Quoi qu’il en soit, j’avais le soupçon que les choses n’en resteraient pas là avec Ríonach. J’ai interrogé Tomás à son sujet. Bien que furibond, il m’a fait part des renseignements dont il disposait. « Ríonach a toujours été considérée comme la brebis galeuse de la famille.

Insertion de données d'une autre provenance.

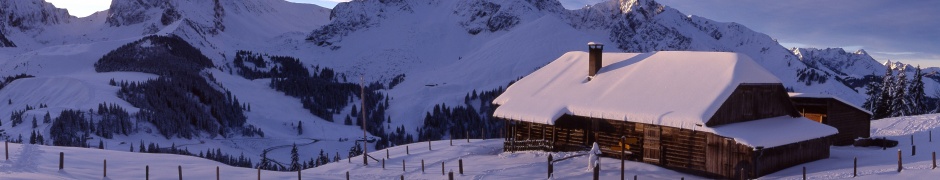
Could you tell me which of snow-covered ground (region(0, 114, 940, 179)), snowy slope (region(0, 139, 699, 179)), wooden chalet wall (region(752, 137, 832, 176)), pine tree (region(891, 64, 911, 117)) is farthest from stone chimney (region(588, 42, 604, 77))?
pine tree (region(891, 64, 911, 117))

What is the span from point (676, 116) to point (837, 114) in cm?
1510

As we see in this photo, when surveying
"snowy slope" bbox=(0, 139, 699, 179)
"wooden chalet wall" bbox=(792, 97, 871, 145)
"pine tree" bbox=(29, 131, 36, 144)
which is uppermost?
"wooden chalet wall" bbox=(792, 97, 871, 145)

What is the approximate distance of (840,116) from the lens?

Pour être honnête, si elle avait été homme, personne n’aurait trouvé à y redire. Ce que je sais d’elle, je le tiens de ma mère, laquelle ne pouvait s’empêcher de ressentir une certaine admiration devant l’audace de cette femme qui avait décidé qu’elle déterminait sa propre destinée. Les parents de Ríonach, mes ancêtres du côté paternel, faisaient partie de l’élite sociale ultra-catholique. Le destin de leur seule fille était inscrit à l’avance dans le livre de la vie. As-tu remarqué, Riain, que les adultes considèrent leur progéniture comme des prolongements d’eux-mêmes? (J’ai acquiescé, les yeux levés au ciel). Quoi qu’il en soit, la prévisible existence bourgeoise ne correspondait pas exactement à ses aspirations. À seize ans, rebelle, elle s’est enfuie de la maison. Nul ne sait ce qui s’est passé durant les deux années qui suivirent. Les recherches entreprises par la famille sont restées vaines. Ma grand-mère, à l’article de la mort et gisant sur son grabat d’hopital, a retrouvé Ríonach, devenue infirmière. Ces retrouvailles furent doublement dramatiques car, lorsque mon grand-père apprit qu’elle vivait ouvertement avec un homme, un protestant en plus, sans avoir été unie par les liens du mariage, et qu’elle était mère d’une fillette de quelques mois, il l’a reniée. Ríonach a, toutefois et de loin en loin, gardé le contact avec son frère. La dernière fois que j’ai entendu parler d’elle, du moins avant de la retrouver ici, c’était aux funérailles de son » mari » et de sa petite fille. J’ignore ce qui s’est passé exactement mais un incendie a pris naissance. Seule Ríonach a survécu à la tragédie, un passant l’ayant sauvée in extremis(11) du brasier. Après le double enterrement, elle est partie pour Liverpool ». Quelques secondes plus tard, Tomás s’est mis à ronfler.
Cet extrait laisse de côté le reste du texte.